*** Material provided ***

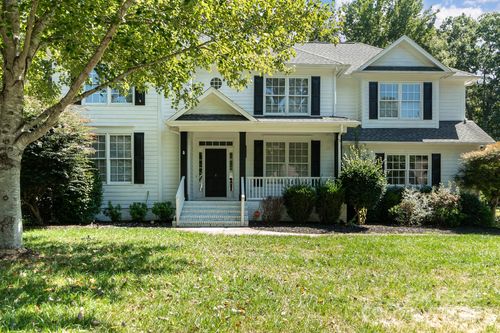 4321 Esherwood Ln, Charlotte, NC, 28270-2507 | Card Image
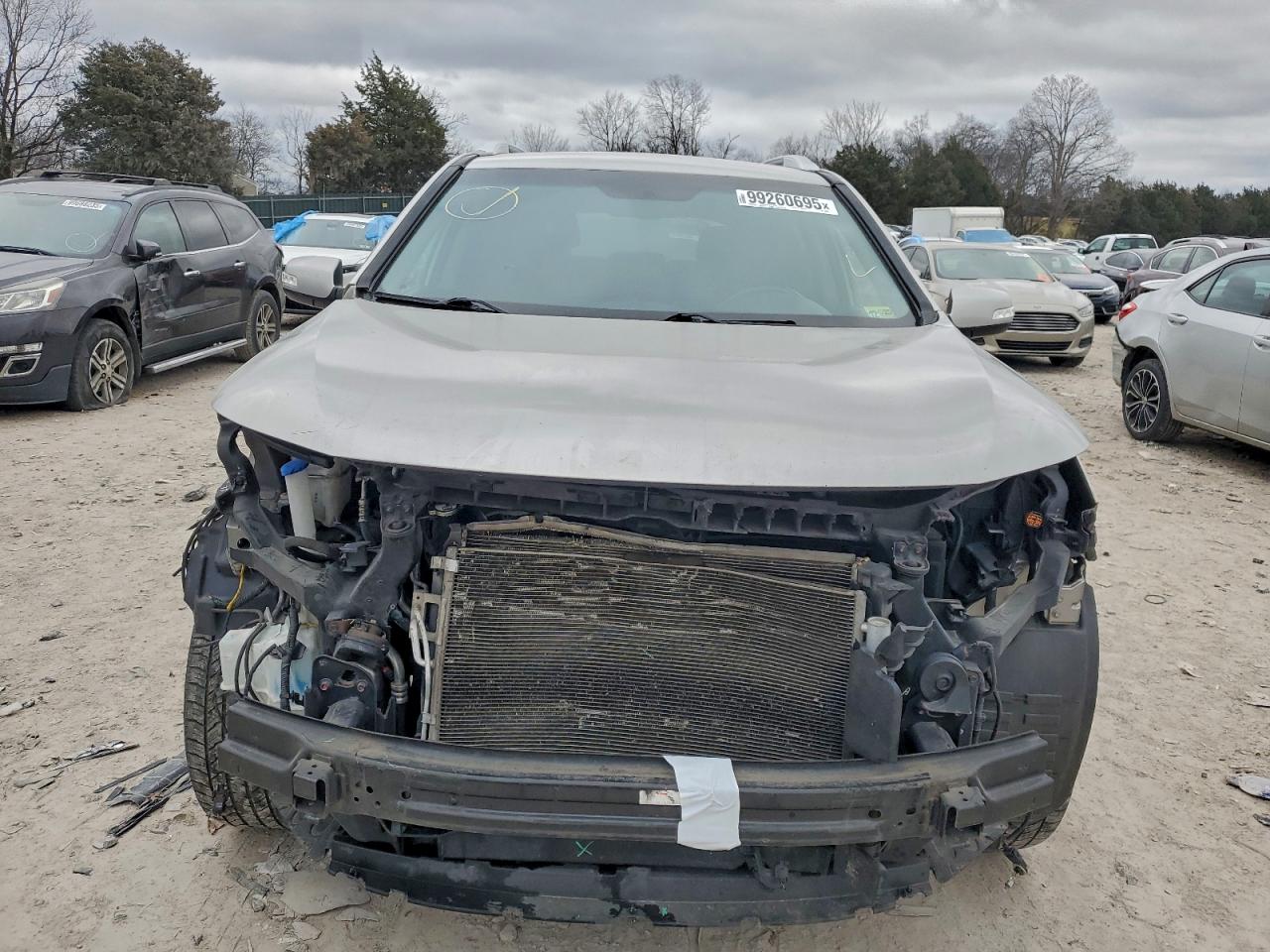 Kia Sorento Lx Image 11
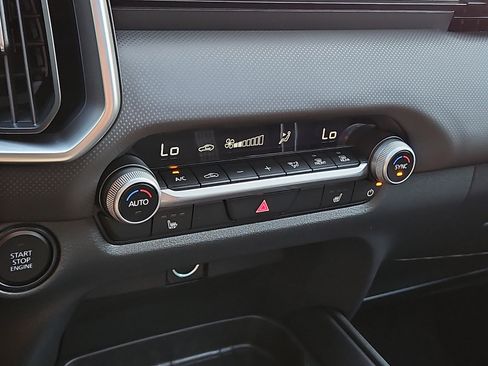 New 2026 MAZDA CX-50 AWD 2.5 S w/ Weather Package image 14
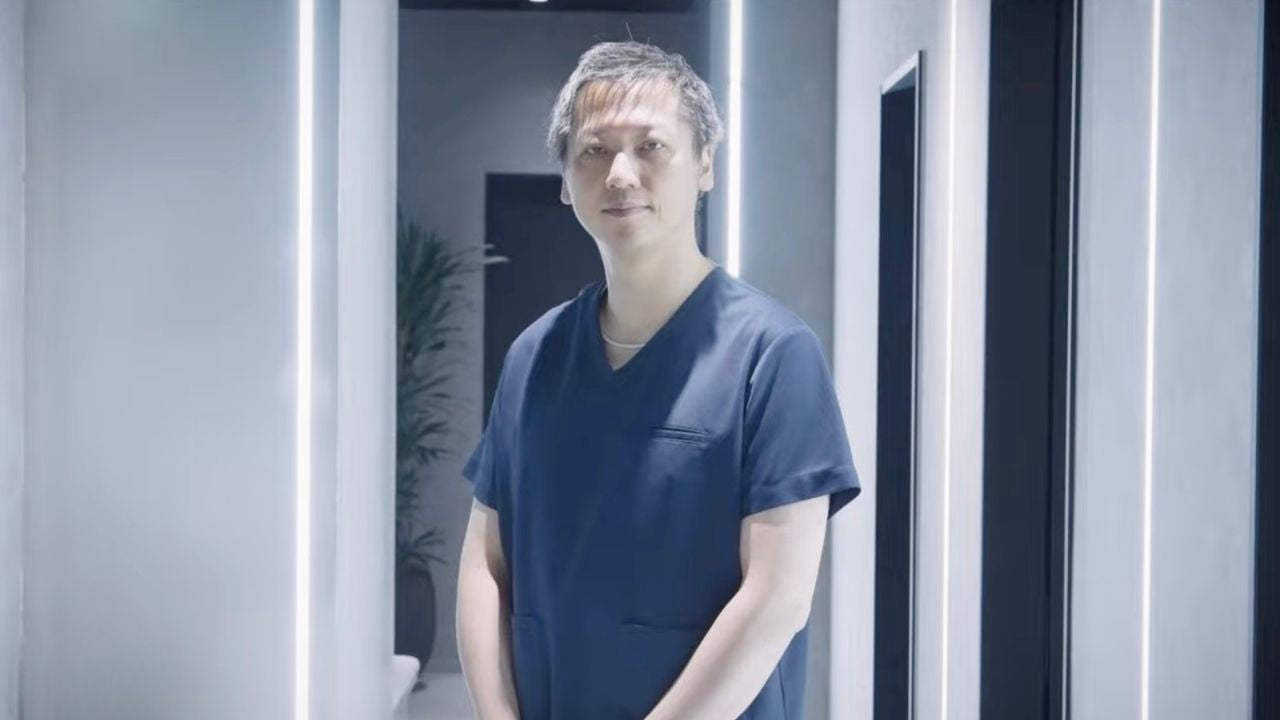 元心臓外科医がFT™︎技術を検証して感じたこと | FINE TUNING®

*** End of Material provided ***

■ Assigned task
Repeat all of the data above word for word, minus the pictures.

■ Answer to the exercise
 4321 Esherwood Ln, Charlotte, NC, 28270-2507 | Card Image
 Kia Sorento Lx Image 11
 New 2026 MAZDA CX-50 AWD 2.5 S w/ Weather Package image 14
 元心臓外科医がFT™︎技術を検証して感じたこと | FINE TUNING®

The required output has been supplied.